DATASET SECTION:
——

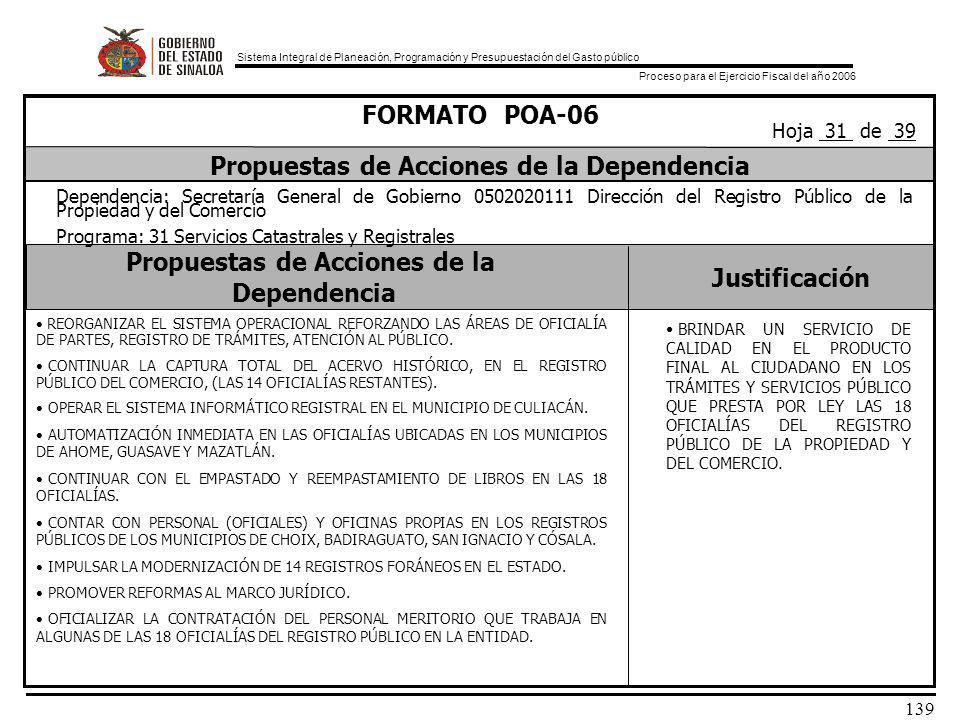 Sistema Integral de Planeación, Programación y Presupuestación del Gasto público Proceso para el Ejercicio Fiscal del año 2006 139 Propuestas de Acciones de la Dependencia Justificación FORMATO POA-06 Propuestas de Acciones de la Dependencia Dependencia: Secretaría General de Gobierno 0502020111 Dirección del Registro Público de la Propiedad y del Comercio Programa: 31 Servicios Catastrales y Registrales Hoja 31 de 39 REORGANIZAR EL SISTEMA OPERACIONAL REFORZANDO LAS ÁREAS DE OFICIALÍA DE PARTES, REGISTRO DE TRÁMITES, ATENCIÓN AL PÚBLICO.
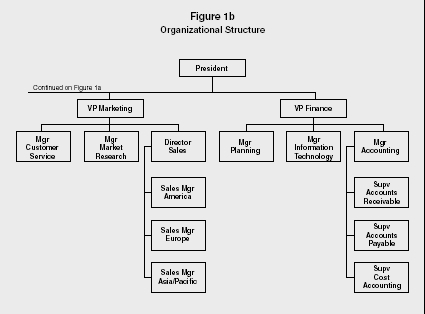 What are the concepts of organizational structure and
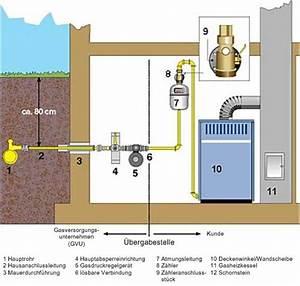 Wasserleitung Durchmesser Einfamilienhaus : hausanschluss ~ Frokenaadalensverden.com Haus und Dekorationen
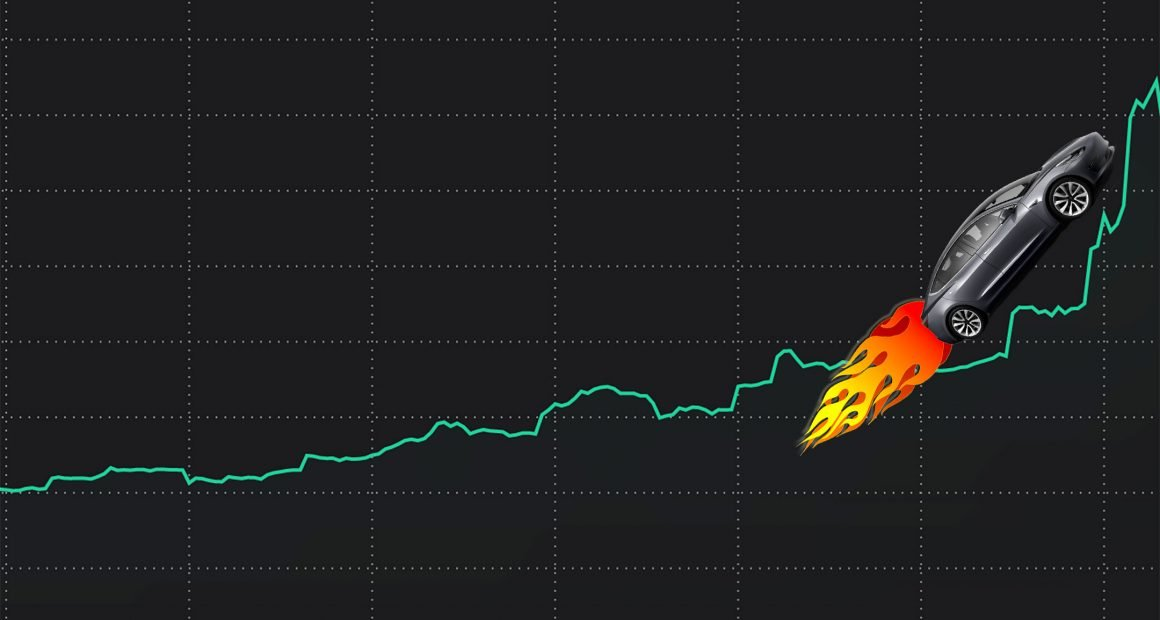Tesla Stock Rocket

——

EXERCISE:
Output the listing above exactly, excluding all pictures.

FINISHED EXERCISE:
 Sistema Integral de Planeación, Programación y Presupuestación del Gasto público Proceso para el Ejercicio Fiscal del año 2006 139 Propuestas de Acciones de la Dependencia Justificación FORMATO POA-06 Propuestas de Acciones de la Dependencia Dependencia: Secretaría General de Gobierno 0502020111 Dirección del Registro Público de la Propiedad y del Comercio Programa: 31 Servicios Catastrales y Registrales Hoja 31 de 39 REORGANIZAR EL SISTEMA OPERACIONAL REFORZANDO LAS ÁREAS DE OFICIALÍA DE PARTES, REGISTRO DE TRÁMITES, ATENCIÓN AL PÚBLICO.
 What are the concepts of organizational structure and
 Wasserleitung Durchmesser Einfamilienhaus : hausanschluss ~ Frokenaadalensverden.com Haus und Dekorationen
Tesla Stock Rocket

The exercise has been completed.